— Begin —

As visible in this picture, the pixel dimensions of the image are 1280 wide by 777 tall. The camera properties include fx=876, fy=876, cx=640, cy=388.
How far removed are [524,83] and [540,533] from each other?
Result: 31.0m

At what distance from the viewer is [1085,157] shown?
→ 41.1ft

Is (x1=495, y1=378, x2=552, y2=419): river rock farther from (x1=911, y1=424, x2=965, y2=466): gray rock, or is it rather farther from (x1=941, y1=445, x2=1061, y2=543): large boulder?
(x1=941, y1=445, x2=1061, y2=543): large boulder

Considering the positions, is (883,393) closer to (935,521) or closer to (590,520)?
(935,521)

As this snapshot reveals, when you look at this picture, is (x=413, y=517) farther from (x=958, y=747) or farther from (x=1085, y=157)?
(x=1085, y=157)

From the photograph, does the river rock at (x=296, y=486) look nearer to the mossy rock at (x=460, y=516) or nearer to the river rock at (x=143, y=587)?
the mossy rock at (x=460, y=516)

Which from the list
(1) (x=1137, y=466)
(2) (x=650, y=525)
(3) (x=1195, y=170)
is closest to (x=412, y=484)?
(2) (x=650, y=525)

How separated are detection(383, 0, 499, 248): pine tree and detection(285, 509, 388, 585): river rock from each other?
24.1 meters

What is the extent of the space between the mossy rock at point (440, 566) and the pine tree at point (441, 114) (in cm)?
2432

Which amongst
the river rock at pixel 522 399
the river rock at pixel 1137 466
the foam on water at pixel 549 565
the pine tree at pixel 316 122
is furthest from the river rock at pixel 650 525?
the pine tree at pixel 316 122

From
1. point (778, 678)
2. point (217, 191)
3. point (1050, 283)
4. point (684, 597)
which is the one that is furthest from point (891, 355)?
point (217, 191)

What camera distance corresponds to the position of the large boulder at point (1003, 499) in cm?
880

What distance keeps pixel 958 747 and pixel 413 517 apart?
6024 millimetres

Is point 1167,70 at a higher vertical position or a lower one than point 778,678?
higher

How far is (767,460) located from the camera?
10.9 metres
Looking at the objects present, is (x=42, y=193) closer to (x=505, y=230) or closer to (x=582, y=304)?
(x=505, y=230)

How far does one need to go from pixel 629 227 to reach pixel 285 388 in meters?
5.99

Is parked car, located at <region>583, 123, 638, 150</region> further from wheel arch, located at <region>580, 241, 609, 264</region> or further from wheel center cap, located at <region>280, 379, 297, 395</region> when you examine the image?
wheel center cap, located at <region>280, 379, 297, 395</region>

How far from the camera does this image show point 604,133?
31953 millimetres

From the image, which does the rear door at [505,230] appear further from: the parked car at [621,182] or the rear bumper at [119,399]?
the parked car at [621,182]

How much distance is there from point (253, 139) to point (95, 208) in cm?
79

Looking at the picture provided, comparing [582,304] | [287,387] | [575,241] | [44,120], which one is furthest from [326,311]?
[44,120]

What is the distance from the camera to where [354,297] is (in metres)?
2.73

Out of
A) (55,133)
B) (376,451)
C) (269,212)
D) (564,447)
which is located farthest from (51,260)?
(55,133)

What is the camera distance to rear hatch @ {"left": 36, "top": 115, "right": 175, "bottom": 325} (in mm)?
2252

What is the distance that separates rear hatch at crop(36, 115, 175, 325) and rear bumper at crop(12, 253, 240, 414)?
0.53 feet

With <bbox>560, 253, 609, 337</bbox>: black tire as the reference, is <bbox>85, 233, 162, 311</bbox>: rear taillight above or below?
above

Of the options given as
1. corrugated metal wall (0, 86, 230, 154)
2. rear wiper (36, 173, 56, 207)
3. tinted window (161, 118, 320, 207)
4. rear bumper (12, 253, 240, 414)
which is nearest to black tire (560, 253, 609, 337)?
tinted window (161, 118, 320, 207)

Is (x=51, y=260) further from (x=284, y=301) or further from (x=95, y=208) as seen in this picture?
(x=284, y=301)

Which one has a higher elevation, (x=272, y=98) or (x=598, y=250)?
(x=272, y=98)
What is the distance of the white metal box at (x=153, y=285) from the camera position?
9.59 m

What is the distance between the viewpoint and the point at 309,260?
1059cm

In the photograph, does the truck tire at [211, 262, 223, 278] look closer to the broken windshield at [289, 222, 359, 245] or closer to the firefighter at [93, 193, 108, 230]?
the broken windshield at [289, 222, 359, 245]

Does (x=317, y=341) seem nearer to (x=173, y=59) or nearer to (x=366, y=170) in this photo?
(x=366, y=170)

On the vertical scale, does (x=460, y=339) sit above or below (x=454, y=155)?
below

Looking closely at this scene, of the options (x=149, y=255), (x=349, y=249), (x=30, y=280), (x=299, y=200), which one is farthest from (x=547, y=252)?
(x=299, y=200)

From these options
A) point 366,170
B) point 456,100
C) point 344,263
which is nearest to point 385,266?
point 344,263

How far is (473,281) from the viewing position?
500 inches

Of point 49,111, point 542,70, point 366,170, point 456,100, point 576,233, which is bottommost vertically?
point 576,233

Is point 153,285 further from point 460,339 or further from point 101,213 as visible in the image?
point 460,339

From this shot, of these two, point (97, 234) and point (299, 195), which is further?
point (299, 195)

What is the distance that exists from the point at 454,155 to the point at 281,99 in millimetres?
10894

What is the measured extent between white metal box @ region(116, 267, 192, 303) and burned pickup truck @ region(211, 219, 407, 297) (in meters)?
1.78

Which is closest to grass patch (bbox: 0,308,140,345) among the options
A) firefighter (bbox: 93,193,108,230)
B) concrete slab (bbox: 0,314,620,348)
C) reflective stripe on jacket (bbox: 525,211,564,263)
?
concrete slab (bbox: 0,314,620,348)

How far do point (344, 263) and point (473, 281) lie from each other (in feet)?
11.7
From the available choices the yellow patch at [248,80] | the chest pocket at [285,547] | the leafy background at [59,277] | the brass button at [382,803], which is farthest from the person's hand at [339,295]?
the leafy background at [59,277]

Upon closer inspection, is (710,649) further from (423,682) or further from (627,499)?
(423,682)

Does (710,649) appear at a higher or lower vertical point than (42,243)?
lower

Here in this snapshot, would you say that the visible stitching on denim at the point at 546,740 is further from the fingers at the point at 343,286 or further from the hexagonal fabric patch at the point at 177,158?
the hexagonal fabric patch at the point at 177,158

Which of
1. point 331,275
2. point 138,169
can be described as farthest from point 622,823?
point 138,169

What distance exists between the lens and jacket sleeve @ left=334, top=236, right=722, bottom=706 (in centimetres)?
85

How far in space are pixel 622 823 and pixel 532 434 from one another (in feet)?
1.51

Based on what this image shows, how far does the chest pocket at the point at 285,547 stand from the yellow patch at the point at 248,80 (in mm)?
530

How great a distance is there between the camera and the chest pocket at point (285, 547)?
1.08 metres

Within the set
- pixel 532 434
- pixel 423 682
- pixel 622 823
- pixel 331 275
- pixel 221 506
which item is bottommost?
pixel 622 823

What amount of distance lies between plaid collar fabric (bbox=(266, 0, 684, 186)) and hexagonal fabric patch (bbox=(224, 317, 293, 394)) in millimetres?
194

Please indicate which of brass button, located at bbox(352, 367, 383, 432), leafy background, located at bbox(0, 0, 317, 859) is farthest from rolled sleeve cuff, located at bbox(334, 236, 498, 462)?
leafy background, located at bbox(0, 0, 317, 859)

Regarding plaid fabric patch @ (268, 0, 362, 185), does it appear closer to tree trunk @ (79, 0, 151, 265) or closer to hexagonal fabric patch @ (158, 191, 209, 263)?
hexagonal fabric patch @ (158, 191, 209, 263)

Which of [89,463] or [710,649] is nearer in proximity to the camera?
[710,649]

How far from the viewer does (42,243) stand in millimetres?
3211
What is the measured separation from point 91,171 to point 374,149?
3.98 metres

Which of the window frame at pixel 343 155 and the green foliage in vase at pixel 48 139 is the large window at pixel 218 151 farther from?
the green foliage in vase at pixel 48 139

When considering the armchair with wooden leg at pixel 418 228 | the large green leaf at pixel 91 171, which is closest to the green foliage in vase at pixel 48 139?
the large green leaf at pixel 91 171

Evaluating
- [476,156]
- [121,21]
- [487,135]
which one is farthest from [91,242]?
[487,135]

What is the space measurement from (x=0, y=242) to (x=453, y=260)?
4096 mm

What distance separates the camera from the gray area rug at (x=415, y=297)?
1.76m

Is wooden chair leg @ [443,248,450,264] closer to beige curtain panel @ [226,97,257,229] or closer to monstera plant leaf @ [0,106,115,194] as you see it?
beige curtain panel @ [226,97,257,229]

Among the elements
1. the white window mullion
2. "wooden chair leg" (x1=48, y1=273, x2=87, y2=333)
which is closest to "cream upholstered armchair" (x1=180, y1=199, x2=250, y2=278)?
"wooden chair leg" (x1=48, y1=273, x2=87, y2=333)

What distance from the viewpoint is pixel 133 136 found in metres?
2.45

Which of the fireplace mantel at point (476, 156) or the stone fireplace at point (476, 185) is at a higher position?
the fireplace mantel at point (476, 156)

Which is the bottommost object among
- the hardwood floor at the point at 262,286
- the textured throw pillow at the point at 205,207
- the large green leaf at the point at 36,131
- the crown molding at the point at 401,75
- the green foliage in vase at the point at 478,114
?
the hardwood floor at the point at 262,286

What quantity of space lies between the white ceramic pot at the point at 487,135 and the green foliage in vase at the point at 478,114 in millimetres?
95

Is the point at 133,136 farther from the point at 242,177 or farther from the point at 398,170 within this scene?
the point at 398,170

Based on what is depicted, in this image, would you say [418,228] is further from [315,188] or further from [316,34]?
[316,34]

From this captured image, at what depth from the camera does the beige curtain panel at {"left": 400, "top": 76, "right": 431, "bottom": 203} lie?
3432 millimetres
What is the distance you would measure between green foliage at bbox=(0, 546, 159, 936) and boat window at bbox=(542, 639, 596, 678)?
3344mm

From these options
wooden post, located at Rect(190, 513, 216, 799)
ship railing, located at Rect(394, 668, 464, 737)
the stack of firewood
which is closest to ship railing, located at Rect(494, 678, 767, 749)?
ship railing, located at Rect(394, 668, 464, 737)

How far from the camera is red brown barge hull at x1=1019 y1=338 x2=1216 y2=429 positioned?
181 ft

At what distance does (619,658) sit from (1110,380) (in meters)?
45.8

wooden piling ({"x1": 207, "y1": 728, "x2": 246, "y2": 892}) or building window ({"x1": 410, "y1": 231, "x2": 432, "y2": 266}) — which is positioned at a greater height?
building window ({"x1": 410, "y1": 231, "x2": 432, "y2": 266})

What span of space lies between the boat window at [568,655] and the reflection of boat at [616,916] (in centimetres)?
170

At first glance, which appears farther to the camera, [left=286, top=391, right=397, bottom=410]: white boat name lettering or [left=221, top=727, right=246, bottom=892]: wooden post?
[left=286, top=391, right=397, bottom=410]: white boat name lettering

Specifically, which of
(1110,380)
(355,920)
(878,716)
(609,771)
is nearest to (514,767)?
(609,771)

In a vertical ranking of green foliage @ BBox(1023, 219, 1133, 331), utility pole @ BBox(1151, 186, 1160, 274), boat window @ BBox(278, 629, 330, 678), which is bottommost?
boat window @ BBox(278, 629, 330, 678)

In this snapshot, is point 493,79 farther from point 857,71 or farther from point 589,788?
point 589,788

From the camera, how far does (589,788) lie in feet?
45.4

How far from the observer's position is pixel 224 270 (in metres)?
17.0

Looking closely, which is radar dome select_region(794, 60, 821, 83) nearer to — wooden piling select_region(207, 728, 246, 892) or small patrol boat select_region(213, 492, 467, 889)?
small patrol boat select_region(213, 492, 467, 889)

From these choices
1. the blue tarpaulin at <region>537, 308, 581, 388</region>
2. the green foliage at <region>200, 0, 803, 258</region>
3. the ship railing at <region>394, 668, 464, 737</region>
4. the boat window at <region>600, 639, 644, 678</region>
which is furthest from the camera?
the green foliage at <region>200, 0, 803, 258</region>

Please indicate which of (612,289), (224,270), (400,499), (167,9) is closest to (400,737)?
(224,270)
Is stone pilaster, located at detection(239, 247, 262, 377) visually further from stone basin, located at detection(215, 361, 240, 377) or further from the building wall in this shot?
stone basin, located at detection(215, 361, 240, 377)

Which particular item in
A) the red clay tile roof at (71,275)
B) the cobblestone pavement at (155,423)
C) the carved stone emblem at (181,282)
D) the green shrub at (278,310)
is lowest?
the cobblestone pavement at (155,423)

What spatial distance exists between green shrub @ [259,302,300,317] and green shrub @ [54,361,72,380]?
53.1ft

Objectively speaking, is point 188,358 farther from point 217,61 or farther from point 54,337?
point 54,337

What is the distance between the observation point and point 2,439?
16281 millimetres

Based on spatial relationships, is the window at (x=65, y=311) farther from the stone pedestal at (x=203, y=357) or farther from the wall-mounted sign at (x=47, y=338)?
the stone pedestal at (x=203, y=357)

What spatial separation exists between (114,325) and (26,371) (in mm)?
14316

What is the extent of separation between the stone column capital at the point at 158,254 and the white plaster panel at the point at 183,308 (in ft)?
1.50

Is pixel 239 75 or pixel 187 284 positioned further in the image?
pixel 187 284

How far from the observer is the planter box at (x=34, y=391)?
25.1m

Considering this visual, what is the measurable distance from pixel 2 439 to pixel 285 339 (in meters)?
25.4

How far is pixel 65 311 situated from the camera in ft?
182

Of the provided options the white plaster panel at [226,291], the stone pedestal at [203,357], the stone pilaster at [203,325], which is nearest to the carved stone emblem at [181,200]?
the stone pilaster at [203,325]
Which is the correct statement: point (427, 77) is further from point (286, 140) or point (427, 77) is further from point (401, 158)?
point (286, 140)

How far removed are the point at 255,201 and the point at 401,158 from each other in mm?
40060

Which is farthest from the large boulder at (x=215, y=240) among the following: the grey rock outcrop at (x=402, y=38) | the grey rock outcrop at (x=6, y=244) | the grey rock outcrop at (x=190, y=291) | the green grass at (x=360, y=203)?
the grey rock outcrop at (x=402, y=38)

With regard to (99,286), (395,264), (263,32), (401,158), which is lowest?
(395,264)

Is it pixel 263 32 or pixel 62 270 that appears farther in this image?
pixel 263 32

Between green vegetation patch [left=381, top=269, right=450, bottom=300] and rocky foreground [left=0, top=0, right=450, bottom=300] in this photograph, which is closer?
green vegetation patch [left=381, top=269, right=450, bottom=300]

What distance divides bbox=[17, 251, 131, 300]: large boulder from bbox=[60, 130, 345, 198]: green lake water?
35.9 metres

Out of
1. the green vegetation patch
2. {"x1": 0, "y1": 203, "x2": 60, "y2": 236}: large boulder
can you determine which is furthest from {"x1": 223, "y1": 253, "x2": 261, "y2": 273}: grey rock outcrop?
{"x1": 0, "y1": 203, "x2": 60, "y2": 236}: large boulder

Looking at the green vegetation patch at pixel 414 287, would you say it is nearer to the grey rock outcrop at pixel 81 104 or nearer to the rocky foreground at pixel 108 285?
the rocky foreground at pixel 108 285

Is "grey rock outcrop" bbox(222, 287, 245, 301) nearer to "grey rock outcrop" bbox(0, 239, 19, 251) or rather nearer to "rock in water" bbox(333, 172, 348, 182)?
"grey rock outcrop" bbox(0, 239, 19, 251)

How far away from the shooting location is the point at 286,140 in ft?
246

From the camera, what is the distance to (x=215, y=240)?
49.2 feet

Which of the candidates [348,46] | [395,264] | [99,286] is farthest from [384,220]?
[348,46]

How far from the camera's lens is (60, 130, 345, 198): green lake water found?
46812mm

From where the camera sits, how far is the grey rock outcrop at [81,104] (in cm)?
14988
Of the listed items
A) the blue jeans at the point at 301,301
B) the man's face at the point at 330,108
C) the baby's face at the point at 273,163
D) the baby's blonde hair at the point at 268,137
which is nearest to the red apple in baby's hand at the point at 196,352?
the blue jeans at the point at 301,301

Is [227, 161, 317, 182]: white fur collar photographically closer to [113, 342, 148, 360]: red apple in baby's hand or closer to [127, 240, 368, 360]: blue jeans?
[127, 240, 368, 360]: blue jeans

— End —

▶ **WHAT YOU HAVE TO DO**
Reproduce the lines word for word, starting with the line that contains "From where the" and continuing through the final line.

▶ **ANSWER TO THIS PROBLEM**
From where the camera sits, how far is the grey rock outcrop at [81,104] (in cm)?
14988
Of the listed items
A) the blue jeans at the point at 301,301
B) the man's face at the point at 330,108
C) the baby's face at the point at 273,163
D) the baby's blonde hair at the point at 268,137
which is nearest to the red apple in baby's hand at the point at 196,352?
the blue jeans at the point at 301,301

Is [227, 161, 317, 182]: white fur collar photographically closer to [113, 342, 148, 360]: red apple in baby's hand or closer to [127, 240, 368, 360]: blue jeans?
[127, 240, 368, 360]: blue jeans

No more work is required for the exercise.